Aller au menu principal Aller au contenu principal

Pourquoi les télescopes détectent-ils du gaz là où tout ne devrait être que poussière et glace ?

La désorption induite par photons UV de basse énergie (7-14 eV) est reconnue comme efficace pour expliquer la présence de molécules en phase gazeuse à des températures inférieures à leur seuil de condensation sur les grains de poussière, dans les régions très froides du milieu interstellaire (10-30 K). La première étude systématique de films condensés composés de mélanges CO : N2 réalisée à l’aide de la ligne de lumière DESIRS démontre de manière éclatante un processus de désorption indirect très efficace. Ce phénomène met en lumière un transfert d’énergie vers la surface qui explique pourquoi la désorption d’espèces chimiques non absorbantes peut être observée. Cet effet indirect, jusqu’alors peu connu, pourrait contribuer à une meilleure compréhension des rapports d’abondance des molécules dans les régions de formation d’étoiles.

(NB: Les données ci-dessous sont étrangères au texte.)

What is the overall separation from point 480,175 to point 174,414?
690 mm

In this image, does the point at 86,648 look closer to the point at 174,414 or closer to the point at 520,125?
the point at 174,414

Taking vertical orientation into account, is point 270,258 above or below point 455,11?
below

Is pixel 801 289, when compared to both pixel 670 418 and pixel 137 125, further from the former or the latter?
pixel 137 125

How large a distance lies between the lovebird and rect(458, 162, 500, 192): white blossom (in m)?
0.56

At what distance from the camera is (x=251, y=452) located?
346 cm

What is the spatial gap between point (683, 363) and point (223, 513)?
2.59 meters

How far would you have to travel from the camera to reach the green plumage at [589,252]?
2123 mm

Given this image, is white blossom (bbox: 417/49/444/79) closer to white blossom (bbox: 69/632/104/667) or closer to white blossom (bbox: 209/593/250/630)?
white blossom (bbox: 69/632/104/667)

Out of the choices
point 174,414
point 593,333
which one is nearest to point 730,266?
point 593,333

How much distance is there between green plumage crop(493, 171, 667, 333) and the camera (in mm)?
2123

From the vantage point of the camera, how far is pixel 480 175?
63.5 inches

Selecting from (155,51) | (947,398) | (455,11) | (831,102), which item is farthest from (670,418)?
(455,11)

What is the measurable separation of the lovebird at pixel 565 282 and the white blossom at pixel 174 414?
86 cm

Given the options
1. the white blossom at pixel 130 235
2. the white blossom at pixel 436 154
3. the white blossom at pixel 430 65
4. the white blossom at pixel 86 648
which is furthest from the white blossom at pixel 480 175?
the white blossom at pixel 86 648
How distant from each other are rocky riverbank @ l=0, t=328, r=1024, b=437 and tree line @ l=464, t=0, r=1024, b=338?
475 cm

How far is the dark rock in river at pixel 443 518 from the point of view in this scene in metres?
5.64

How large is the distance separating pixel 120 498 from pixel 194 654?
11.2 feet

La méthode expérimentale repose sur l’enregistrement de spectres de désorption induite par photon mise au point à l’aide de l’expérience SPICES du laboratoire LPMAA (Université Pierre et Marie Curie) couplée à la ligne de lumière DESIRS. L’irradiation de films de glaces purs (15 monocouches, 10 K) entre 7-14 eV montre une désorption induite par transition électronique très efficace en dessous de 10 eV pour CO (figure 2a en rouge), et très efficace au dessus de 12 eV pour N2 (figure 2a en bleu). Or, dans un mélange homogène CO:N2, les deux espèces désorbent de manière identique (figure 2b). En particulier, on remarque que N2 est photo-désorbée en dessous de 10 eV via l’absorption du rayonnement par CO tandis que CO est photo-désorbée au-dessous de 12 eV via des transitions électroniques de l’azote.

Cette étude montre que la photodésorption résulte de l’effet cumulé des deux espèces et l’efficacité du phénomène dépend fortement de l’homogénéité du film. Compte tenu de la structuration très probable des glaces interstellaires en couches, ce résultat pourrait être à l’origine d’une différentiation des espèces et contribuer à maintenir en phase gazeuse des espèces azotées observées dans les cœurs pré-stellaires.